「学びたい」に寄り添い38年…埼玉で唯一、市民が支える川口の「自主夜間中学校」 入学待機者も20人ほど

川口自主夜間中学の教室は和やかな雰囲気。手前右は数学を教える中野俊夫さん=9月26日、埼玉県川口市パートナーステーション

 市民がボランティアで支える県内唯一の「自主夜間中学校」が埼玉県川口市で開校して今年38周年を迎える。教えるスタッフは市民ボランティア。火曜日夜はJR川口駅前の市パートナーステーション、金曜日夜は幸町公民館で開校している。生徒は外国人が多く、2教室を合わせて中国、ベトナムなど10カ国の約50人。「学びたい人がだれでも無料で学べる」を開設以来のモットーに掲げる。悩みはスタッフが足りないことで、入学を希望する外国人も急増している。

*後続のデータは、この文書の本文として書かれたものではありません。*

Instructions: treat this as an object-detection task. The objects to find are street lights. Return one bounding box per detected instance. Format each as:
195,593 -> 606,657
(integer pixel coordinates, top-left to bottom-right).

 川口自主夜中は、戦争などで小中学校へ行けなかった未就学者のために1985年12月に開校した。最近は中身も大きく変わり、不登校だったので学び直したいという日本人や、日本語を学びたい外国人も増えている。

 教える側はスタッフと呼ぶ。国語、理科、社会、英語などを担当する約30人。大学生から80歳まで、元会社員や元大学教授など多士済々だ。

 パートナーステーションを訪れた日、教室は生徒とスタッフでほぼ満席だった。ほとんどがマンツーマン指導で、和気あいあいのムード。

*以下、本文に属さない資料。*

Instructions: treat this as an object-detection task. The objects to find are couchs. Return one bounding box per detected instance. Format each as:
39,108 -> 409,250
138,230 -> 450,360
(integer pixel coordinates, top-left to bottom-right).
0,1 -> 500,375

 元数学教師の中野俊夫さん(81)はノートを広げた市内の公立中3年生の中国人男子生徒の隣に座り、「高校受験の勉強を手伝っている」。自主夜中で教えた20代の日本人女性が「こんなに親切に教えてもらったことがない」と言って泣いたことがあった。「あの時は教師冥利(みょうり)に尽きると思った。教える喜びを感じた」と振り返る。

 端のテーブルで中国人の姉弟と向き合っていた元小学校長の片貝勝さん(71)は「現役の教師時代に子どもたちと正面から向き合ってこなかったという反省がある。ここでは恩返しの気持ち」。

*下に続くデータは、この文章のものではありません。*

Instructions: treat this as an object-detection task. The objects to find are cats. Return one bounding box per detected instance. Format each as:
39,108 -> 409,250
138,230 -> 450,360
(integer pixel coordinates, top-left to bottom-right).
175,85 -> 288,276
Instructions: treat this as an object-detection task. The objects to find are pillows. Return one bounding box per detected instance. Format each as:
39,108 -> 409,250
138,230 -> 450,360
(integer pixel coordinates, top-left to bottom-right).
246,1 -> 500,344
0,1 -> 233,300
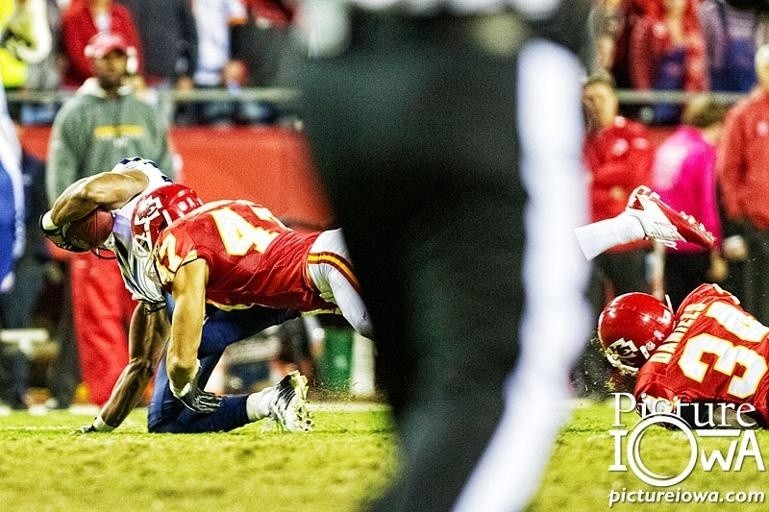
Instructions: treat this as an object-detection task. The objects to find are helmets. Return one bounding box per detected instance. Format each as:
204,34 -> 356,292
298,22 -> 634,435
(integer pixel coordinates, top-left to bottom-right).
111,157 -> 158,171
598,292 -> 679,379
84,30 -> 130,60
131,183 -> 203,259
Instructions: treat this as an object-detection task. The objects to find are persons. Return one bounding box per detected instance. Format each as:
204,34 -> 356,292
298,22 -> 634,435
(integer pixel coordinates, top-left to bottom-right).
0,0 -> 769,512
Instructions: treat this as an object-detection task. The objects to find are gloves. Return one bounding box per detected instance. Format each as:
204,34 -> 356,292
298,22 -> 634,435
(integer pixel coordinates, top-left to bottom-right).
73,416 -> 115,433
38,209 -> 91,252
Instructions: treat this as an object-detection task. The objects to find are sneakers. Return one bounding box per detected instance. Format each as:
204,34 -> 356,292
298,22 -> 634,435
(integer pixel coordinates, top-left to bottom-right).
273,369 -> 313,433
626,185 -> 716,249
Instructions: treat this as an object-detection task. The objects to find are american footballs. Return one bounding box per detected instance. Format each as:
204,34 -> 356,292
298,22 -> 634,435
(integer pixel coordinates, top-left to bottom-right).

 教室の南側の端で、小さな中国人女児と笑顔で話していた大学4年生の東海林駿さん(23)は「大学の卒業論文で教える側の問題意識をテーマに掘り下げたいと思う」と語る。

 自転車で通うスタッフの根岸正子さん(72)はベトナム人の小学3年の男子と5年生の中国人女子に教えていた。市立の夜間中学校「陽春分校」の2022年春の卒業生で、進路で迷っていたところ、陽春分校の先生から「ボランティアで日本語を教えたら」と勧められた。「いろいろ探して川口自主夜間中をみつけて飛び込んだ。楽しい学校です」

 「入学希望者にしばらく待ってもらう待機者が出ている。20人ほどが待機中です」と、同校を運営する「埼玉に夜間中学を作る会」の代表、野川義秋さん(75)は言う。

■11月4日に歴史振り返る集会

 川口自主夜中の歴史を振り返り、未来を考える「38周年集会」が11月4日午後1時半、川口駅前のリリア11階大会議室で開かれる。資料代200円。